The Occupational Safety and Health Act (“OSH Act”) requires covered employers to meet several reporting requirements to prove compliance. At this time of the year, many covered employers have posted (or should have posted) OSHA Form 300A for injuries and illnesses that occurred in 2019. Covered employers are also preparing to electronically submit Form 300A summary data to OSHA by March 2. Inevitably, compliance with OSHA’s reporting rules leads to employer questions concerning OSHA’s recordkeeping requirements, including the frequently asked – “Do I have to keep OSHA logs?” This question is particularly challenging for companies in non-exempt industries with establishments that perform different business activities. The good news is there is an answer. However, the key to unlocking the answer to this recordkeeping challenge is to first understand OSHA’s definition of an “establishment.”
What Is An “Establishment”
An establishment, according to the regulations, is a “single location where business is conducted or where services or industrial operations are performed.” OSHA says if one or more of your company's establishments are classified in a non-exempt industry, you must keep OSHA injury and illness records for all such establishments, unless your company is partially exempted because of size. If a company has several business establishments engaged in different classes of business activities, however, some of the company's establishments may be required to keep records, while others may be partially exempt.

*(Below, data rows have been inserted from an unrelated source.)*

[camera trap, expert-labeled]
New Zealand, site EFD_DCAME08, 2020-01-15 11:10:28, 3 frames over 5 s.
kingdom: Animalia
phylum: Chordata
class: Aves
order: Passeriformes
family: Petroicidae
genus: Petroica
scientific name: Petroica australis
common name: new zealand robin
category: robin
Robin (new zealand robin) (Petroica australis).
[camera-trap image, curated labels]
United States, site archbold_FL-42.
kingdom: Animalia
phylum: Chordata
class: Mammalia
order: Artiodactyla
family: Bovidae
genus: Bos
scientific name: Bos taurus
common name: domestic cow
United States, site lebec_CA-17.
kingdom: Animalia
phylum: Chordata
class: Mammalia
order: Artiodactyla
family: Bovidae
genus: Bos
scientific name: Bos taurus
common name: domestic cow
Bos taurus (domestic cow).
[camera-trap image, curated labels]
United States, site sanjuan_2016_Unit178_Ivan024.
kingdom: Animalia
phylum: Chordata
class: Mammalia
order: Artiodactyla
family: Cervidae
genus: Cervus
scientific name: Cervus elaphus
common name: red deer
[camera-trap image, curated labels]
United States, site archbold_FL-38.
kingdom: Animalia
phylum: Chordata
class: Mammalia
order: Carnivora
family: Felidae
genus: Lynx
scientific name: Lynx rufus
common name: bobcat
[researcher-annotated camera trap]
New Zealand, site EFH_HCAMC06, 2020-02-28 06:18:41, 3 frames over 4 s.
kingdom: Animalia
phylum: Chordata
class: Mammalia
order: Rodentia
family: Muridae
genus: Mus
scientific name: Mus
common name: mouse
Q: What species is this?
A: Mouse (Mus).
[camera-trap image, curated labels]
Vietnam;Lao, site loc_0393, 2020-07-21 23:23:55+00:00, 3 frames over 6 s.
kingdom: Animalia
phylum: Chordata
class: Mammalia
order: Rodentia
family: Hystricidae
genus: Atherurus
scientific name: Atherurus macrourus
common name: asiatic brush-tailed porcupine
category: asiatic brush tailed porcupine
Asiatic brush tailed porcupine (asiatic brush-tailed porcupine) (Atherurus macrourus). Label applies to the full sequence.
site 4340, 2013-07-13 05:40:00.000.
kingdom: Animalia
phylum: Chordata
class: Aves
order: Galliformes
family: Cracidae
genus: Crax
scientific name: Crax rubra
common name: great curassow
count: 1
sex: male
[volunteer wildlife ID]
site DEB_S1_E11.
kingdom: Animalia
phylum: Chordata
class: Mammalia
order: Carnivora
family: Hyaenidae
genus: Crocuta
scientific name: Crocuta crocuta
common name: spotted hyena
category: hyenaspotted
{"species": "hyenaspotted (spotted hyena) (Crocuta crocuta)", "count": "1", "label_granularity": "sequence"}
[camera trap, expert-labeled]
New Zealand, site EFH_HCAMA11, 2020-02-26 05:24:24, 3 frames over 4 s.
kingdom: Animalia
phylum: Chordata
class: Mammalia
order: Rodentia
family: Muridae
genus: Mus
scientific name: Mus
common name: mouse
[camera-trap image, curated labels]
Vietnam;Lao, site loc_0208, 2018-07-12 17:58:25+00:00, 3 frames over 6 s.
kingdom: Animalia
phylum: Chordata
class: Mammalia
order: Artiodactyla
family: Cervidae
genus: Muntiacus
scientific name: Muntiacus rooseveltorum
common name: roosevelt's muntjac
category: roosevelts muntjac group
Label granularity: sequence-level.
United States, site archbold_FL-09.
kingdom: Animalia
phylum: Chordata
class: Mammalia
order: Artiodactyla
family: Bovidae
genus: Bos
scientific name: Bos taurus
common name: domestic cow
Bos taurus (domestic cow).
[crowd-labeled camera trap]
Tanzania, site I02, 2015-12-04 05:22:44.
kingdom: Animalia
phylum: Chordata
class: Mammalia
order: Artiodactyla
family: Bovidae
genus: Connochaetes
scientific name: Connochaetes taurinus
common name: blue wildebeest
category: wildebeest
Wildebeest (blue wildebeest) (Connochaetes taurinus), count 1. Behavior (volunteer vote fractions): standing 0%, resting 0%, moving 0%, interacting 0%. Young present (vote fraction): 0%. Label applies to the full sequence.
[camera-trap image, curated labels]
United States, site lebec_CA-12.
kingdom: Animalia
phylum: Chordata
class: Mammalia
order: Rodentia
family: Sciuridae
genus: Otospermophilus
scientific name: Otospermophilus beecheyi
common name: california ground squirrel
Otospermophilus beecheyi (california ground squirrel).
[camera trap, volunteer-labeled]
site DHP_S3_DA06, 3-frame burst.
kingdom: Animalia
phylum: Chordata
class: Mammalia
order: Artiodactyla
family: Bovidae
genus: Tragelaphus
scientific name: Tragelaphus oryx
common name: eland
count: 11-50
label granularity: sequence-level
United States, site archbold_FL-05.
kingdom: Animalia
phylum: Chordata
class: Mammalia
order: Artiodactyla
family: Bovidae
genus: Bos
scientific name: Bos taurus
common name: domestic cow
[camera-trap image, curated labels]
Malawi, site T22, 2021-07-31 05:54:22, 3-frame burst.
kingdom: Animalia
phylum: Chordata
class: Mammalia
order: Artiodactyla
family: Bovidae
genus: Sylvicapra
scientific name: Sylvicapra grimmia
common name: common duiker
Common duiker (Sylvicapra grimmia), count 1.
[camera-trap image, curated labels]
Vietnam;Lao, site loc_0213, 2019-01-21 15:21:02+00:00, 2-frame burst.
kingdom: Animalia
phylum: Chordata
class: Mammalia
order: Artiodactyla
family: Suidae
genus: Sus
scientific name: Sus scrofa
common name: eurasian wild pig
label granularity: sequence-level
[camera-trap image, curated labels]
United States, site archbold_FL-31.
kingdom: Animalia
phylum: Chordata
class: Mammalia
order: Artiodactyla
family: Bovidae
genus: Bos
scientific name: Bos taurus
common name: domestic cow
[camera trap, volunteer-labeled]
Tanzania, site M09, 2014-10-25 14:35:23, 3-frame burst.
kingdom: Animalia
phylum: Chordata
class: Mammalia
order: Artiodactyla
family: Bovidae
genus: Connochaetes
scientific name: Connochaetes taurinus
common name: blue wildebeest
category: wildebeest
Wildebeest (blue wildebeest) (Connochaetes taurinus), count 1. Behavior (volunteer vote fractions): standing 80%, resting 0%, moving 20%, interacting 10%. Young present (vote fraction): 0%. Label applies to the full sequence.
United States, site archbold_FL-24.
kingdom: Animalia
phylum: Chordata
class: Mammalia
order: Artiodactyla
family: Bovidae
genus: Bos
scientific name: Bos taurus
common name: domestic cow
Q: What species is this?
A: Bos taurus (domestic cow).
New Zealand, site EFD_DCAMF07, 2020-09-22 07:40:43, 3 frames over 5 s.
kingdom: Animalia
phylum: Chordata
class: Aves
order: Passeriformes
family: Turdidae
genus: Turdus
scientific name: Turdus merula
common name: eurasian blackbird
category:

There are two exemptions to OSHA’s recordkeeping requirements. The first exemption is for companies with 10 or fewer employees. These companies must keep injury and illness records only if OSHA specifically requires them to do so. The second exemption is for establishments classified in certain low-hazard industries. For example, all industries in agriculture, construction, manufacturing, transportation, utilities and wholesale trade sectors are required to keep OSHA injury and illness records, but in the retail, finance, real estate, insurance, and service sectors, some industries are partially exempt. Importantly, OSHA’s partial industry classification exemption applies to individual business establishments, not company-wide. Because a given company may operate establishments with different business activities classified in different North American Industrial Classification (NAICS) codes, it is important that each individual establishment learn what its NAICS code is to determine whether it is required to keep and file injury and illness records.
Is Your Company’s Establishment Exempt?
To find out if your company’s establishment is required to maintain and file injury and illness records under OSHA’s recordkeeping regulations, first determine your NAICS code by:
- Using the search feature at the U.S. Census Bureau NAICS main webpage. In the search box for the most recent NAICS, enter a keyword that describes your business. Choose the primary business activity that most closely corresponds to your establishment or refine your search to get more choices.
- Viewing the most recent complete NAICS tables on the U.S. Census Bureau NAICS main webpage. Select the two-digit sector code and choose a six-digit industry code to read its definition.
- Using an old SIC code to find your NAICS code using the detailed conversion tables on the U.S. Census Bureau Concordances page.
- Contacting your nearest OSHA office or State agency for help.
Once you have found your individual establishment’s NAICS code, you can use the following table to determine if your “industry” (or particular establishment) is exempt from the recordkeeping rule. Even if your establishment is exempt from keeping and filing OSHA logs, we encourage as a best practice that companies use the OSHA 300 forms to record injuries and illnesses in the off chance you are asked to do so by OSHA, the Bureau of Labor Statistics, or a state agency. Keep in mind also that all employers, including those partially exempted, must report to OSHA any workplace incident that results in a fatality, in-patient hospitalization, amputation, or loss of an eye.
In a nutshell, if your company has establishments with different business activities you only have to keep and file OSHA injury and illness records for those establishments that are non-exempt. For example, the corporate office of your construction company may be exempt. Again, this determination is made establishment by establishment, so a company can have some establishments that file OSHA injury and illness records and some that do not.